In between the workouts and video-game sessions that make up the NFL offseason, Jacksonville Jaguars tackle Eben Britton has taken on a new challenge.

It's unlikely you'd hear an NFL offensive lineman on the local NPR affiliate, but in Jacksonville at 11 p.m. on a Wednesday night, you'll hear Britton calling the shots on his "73" radio show.

No, he's not talking Xs and Os, he's playing a collection of songs and poems based on a weekly theme. He has already recorded 11 60-minute shows and hopes to have 25 finished before the season starts.

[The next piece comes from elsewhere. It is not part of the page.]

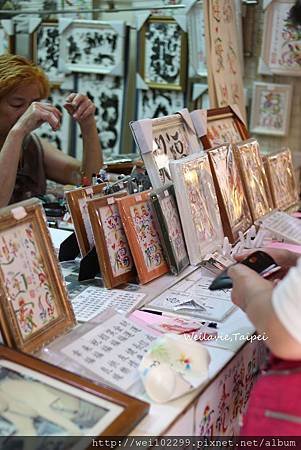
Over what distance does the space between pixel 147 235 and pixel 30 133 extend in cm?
103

How did you get into this?

A couple years ago, I happened to meet David Luckin from [the Jacksonville] NPR. At the time, I was growing a mustache for Movember, so he invited me to come on his show to promote the cause, and he suggested I bring some music to do a show with him. I had never listened to NPR before, but I started listening to his show after that and it inspired me, so I took him up on the offer. It was a lot of fun, and I realized it was something I'd love to learn more about. I've always loved making mixtapes and playlists, so I gave him a call asking if I could do it again and learn about producing a radio show.

Why not a sports show?

I have football, and I get to talk sports all day with the guys in the locker room. I want this to be a release from football, something that lets me get into my creative side and use the other side of my brain.